Re: unexpected result from to_tsvector - Mailing list pgsql-hackers

From Shulgin, Oleksandr
Subject Re: unexpected result from to_tsvector
Date
Msg-id CACACo5SMkOU3cYhKHiLcOCkKvkeh9MYqQTbA95apZ38iwPL5qQ@mail.gmail.com
Whole thread Raw
In response to Re: unexpected result from to_tsvector  (Artur Zakirov <a.zakirov@postgrespro.ru>)
Responses Re: unexpected result from to_tsvector
Re: unexpected result from to_tsvector
List pgsql-hackers
On Mon, Mar 7, 2016 at 10:46 PM, Artur Zakirov <a.zakirov@postgrespro.ru> wrote:
Hello,

On 07.03.2016 23:55, Dmitrii Golub wrote:


Hello,

Should we added tests for this case?

I think we should. I have added tests for teodor@123-stack.net and 123@stack.net emails.


123_reg.ro <http://123_reg.ro> is not valid domain name, bacause of
symbol "_"

https://tools.ietf.org/html/rfc1035 page 8.

Dmitrii Golub

Thank you for the information.
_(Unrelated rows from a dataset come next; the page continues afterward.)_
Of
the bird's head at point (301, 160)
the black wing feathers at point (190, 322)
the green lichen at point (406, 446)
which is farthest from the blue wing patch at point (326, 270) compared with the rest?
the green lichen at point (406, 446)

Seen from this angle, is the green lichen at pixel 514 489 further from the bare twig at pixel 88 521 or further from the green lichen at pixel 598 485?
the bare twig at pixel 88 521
Fixed.

Hm...  now that doesn't look all that consistent to me (after applying the patch):

=# select ts_debug('simple', 'aaa@123-yyy.zzz');
                                 ts_debug                                  
---------------------------------------------------------------------------
 (email,"Email address",aaa@123-yyy.zzz,{simple},simple,{aaa@123-yyy.zzz})
(1 row)

But:

=# select ts_debug('simple', 'aaa@123_yyy.zzz');
                        ts_debug                         
---------------------------------------------------------
 (asciiword,"Word, all ASCII",aaa,{simple},simple,{aaa})
 (blank,"Space symbols",@,{},,)
 (uint,"Unsigned integer",123,{simple},simple,{123})
 (blank,"Space symbols",_,{},,)
 (host,Host,yyy.zzz,{simple},simple,{yyy.zzz})
(5 rows)

One can also see that if we only keep the domain name, the result is similar:

=# select ts_debug('simple', '123-yyy.zzz');
                       ts_debug                        
-------------------------------------------------------
 (host,Host,123-yyy.zzz,{simple},simple,{123-yyy.zzz})
(1 row)

=# select ts_debug('simple', '123_yyy.zzz');
                      ts_debug                       
-----------------------------------------------------
 (uint,"Unsigned integer",123,{simple},simple,{123})
 (blank,"Space symbols",_,{},,)
 (host,Host,yyy.zzz,{simple},simple,{yyy.zzz})
(3 rows)

But, this only has to do with 123 being recognized as a number, not with the underscore:

=# select ts_debug('simple', 'abc_yyy.zzz');
                       ts_debug                        
-------------------------------------------------------
 (host,Host,abc_yyy.zzz,{simple},simple,{abc_yyy.zzz})
(1 row)

=# select ts_debug('simple', '1abc_yyy.zzz');
                       ts_debug                        
-------------------------------------------------------
 (host,Host,1abc_yyy.zzz,{simple},simple,{1abc_yyy.zzz})
(1 row)

In fact, the 123-yyy.zzz domain is not valid either according to the RFC (subdomain can't start with a digit), but since we already allow it, should we not allow 123_yyy.zzz to be recognized as a Host?  Then why not recognize aaa@123_yyy.zzz as an email address?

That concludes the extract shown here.